To further elucidate the mechanism underlying the response of sunflower to drought stress, we analysed the expression of genes related to the two metabolic pathways mentioned above. A total of 15 genes were enriched in the ABA synthesis and signal transduction pathways in both the sienna 3 and navajo_white 2 modules. As shown in Fig. 9a, all these genes were upregulated in the leaves after 72 h of drought stress in K58. However, the expression of these genes did not significantly change in K55. The above results indicate that the strongly drought-tolerant germplasm K58 can synthesize ABA faster in response to drought stress after exposure to drought stress. While salmon 4 and coral 2 had a total of 20 genes enriched in starch and sucrose metabolic pathways, we found that most of the genes were downregulated after 72 h of drought stress, except for the genes Helianthus_annuus_newGene-7453 and LOC110929728 (Fig. 9b). By gene function annotation, we found severalsucrose synthases, indicating that drought stress has an effect on sucrose synthesis.

Fig. 9
figure 9

Metabolic network diagram in response to drought stress in sunflower. a ABA synthesis and signalling pathways. b Starch sucrose metabolic pathway

The cytoHubba plugin identified the top 50 central genes in the 4 modules (Fig. 10). Genes in the sienna3 module were mainly annotated for different functions, most of which were protein kinases. The genes in the salmon4 module were mainly novel genes and enzymes of unknown function, such as isoforms and reductases. Most of the genes in the navajowhite2 module are related to transcription factors and protein phosphatases, such as LOC110879426 (ABI5, belonging to the bZIP family) and LOC110899792 (SAPK3). The coral 2 module is mainly related to histones.

Fig. 10
figure 10

The top 50 genes in four main modules are calculated by MCC algorithm of cytohubba. a Top 50 genes in sienna 3module. b Top 50 genes in navajowhit 2 module. c Top 50 genes in salmon 4 module. d Top 50 genes in coral 2 module

Verification of RNA-seq data by RT‒qPCR

To verify the accuracy and reliability of the RNA-seq data, we performed quantitative real-time PCR (RT-qPCR) on 10 randomly selected genes (Fig. 11). As shown in the figure, the RNA-seq and RT-qPCR data showed high (90%) agreement in terms of the relative expression levels of the genes.

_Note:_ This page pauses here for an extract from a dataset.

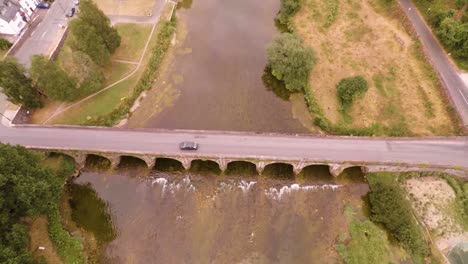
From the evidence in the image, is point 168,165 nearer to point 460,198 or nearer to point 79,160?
point 79,160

These results indicate that the RNA-seq data are credible and accurate and can be used to identify candidate genes for further functional studies.

Fig. 11
figure 11

RT-qPCR analysis of 10 drought stress-associated DEGs in sunflower leaf and root samples at different stress time points. Bars with standard error indicate the average FPKM values of the samples at different stress time points. Scatter plots on the bars indicate the corresponding relative expression levels determined by RT-qPCR from three independent biological replicates using the 2−∆∆Ct method

Discussion

Sunflower plants are drought-resistant and nutrient deficient-tolerant because of their well-developed root system. However, since it is often grown in arid and semiarid regions of northern China [40], sunflower is often subject to water limitations during growth [41]. Therefore, breeding drought-resistant sunflower varieties is an effective way to overcome water limitations under drought conditions. In addition,screening sunflower drought- resistancerelated genes and isolating and characterizing them are the keys to revealing the molecular mechanism of drought resistance and improving the drought resistance of sunflower [42]. Previous studies have shown that the effect of drought on sunflower varies according to variety and tissue specificity. However, many studies have been conducted using only one genotypic material or a certain tissue of two genotypes. Studies combining the two are lacking, so elucidating the mechanisms of response to drought stress among different genotypes and different tissues of sunflower is lacking. We analysed the physiological changes in the seedling stage of sunflower plants under drought stress and the transcriptional profilesof sunflower seedlings under drought stress.

Overall, the number of DEGs detected in K55 was greater than that in K58, indicating that drought-sensitive genotypes are more vulnerable or highly sensitive to drought stress at the molecular level than drought-tolerant genotypes. These findings are similar to those of drought stress response studies in other plants [43,44,45]. The reason may be that drought-sensitive genotypes undergo greater changes in physiological and biochemical traits and transcript levels when mitigating the effects of stress conditions compared to those of drought-tolerant lines [46].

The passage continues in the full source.